Apart from increasing legitimacy and trust, the JRC stresses the benefits for the EC’s strategic planning itself, by underlining that people’s inputs “can offer a unique understanding of societal concerns, desires and needs” and thus a better targeting of EC’s actions. Moreover, the value of this contribution is identified in the provision by citizens of “evidence for policy-making and evaluation of policy decisions” as well as “ideas for new policies or services.”

The JRC in its report (JRC, 2016, 4) identifies also the main challenges to a proper inclusion of inputs from laymen’s knowledge in science and policy. First, the Centre stresses how the “predominant paradigm for policy-making is based on expert inputs (evidence based) in detriment of non-expert or lay knowledge coming from other parts of society.” The advice from the JRC to the Commission seems encouraging for more participatory practice and for a reconsideration of the “usefulness and validity of non-traditional inputs coming from citizens, communities or other groups”.

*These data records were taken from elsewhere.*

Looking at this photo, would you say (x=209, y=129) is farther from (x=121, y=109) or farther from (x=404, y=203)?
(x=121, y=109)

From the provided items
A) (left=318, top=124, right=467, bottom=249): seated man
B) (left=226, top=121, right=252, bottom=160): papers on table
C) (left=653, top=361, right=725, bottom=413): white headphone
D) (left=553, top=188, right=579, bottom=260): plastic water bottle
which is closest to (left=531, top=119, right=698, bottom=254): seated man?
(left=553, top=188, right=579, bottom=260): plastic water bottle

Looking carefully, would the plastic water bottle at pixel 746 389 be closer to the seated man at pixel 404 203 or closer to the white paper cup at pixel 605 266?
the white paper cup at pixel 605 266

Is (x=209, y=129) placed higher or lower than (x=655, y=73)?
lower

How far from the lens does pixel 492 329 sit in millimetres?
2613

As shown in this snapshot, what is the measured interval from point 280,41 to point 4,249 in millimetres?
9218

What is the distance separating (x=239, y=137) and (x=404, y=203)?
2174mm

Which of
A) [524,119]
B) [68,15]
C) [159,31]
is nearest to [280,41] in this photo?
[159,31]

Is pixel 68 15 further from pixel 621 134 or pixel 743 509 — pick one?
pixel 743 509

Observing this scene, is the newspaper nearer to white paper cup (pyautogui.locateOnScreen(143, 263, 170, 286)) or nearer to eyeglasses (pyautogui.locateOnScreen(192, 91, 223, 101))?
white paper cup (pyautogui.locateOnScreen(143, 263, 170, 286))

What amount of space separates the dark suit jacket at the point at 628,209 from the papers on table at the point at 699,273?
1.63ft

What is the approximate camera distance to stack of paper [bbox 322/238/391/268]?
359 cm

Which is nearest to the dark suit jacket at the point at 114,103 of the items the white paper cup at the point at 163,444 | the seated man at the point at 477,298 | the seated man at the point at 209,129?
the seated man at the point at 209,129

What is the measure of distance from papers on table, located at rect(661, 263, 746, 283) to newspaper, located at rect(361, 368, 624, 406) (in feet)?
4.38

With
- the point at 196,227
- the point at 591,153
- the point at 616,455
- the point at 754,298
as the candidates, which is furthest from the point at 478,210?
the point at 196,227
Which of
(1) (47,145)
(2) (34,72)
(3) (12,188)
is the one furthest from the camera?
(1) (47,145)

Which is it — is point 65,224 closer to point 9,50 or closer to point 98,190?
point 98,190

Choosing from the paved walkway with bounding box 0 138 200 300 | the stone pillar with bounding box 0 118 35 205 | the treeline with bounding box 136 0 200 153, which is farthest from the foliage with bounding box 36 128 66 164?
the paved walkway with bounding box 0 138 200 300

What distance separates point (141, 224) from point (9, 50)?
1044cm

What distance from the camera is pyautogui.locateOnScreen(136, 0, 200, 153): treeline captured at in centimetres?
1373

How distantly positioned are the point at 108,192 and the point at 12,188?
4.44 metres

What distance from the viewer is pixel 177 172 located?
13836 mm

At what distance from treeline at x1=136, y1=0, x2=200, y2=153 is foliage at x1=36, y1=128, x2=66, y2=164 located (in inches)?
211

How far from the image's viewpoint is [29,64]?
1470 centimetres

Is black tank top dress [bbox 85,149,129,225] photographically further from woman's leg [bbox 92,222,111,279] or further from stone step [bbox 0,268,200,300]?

However, data quality and reliability of the knowledge fed by the lay people when it comes to inclusive science and policy seems crucial, together with transparency and disclosure of possible conflicts of interests. The modalities for gathering laymen’s input should be clearly defined and integration strategies properly agreed. Lastly, the need to go “beyond usual suspects” (the tech-connected wealthy citizens) in this inclusive science and policy is underlined by the report. At p.9 of the document (JRC, 2016, 9) a series of practical examples of citizen engagement in EU’s policy and science are illustrated, such as the initiatives ‘MakingSense’, ‘MyGEOSS’ and ‘DigitalEarthLab’.

The call of the JRC for a “dialogue across co-existing worldviews and knowledge production spaces in science, society and policy” (JRC, 2016, 7) seems particularly timely in present times in which the need of a dialogue between top and bottom stakeholders seems increasingly urgent. Facing Science and Policy-Making challenges through an inclusive and open-minded approach would contribute to the establishment of this dialogue. In the end, both top and bottom players share common interests or, at least, can constructively face each other’s needs to reach together a compromise, towards the establishment of a shared interest. In cases of post-normal science problems, the achievement of this shared or common interest will be even harder. However, those problems are highly of public interest and demand for the inclusion of all the concerned stakeholders in their governance.

[1] Figueiredo Nascimento, S., Cuccillato, E., Schade, S., Guimarães Pereira, A. 2016. Citizen Engagement in Science and Policy-Making. EUR 28328 EN, doi: 10.2788/40563.

Il presente articolo illustra la crescente necessità di coinvolgere il cittadino nei processi politici e scientifici, come percepita dalle istituzioni a livello europeo. In particolare, l’articolo focalizza l’attenzione sulla prospettiva del Joint Research Center (JRC) dell’Unione Europea sul tema. Viene illustrata la posizione del JRC, il quale incoraggia la creazione di un dialogo condiviso nell’interazione tra scienza, società e politica. Tale appello sembra di particolare attualità oggigiorno, in considerazione della complessità dei problemi che la nostra società deve affrontare. In effetti, le sfide odierne spesso riguardano interessi comuni a più attori sociali, ed il compromesso tra loro, come anche il reciproco ascolto, sembrano gli unici mezzi per raggiungere una definizione di “interesse comune”.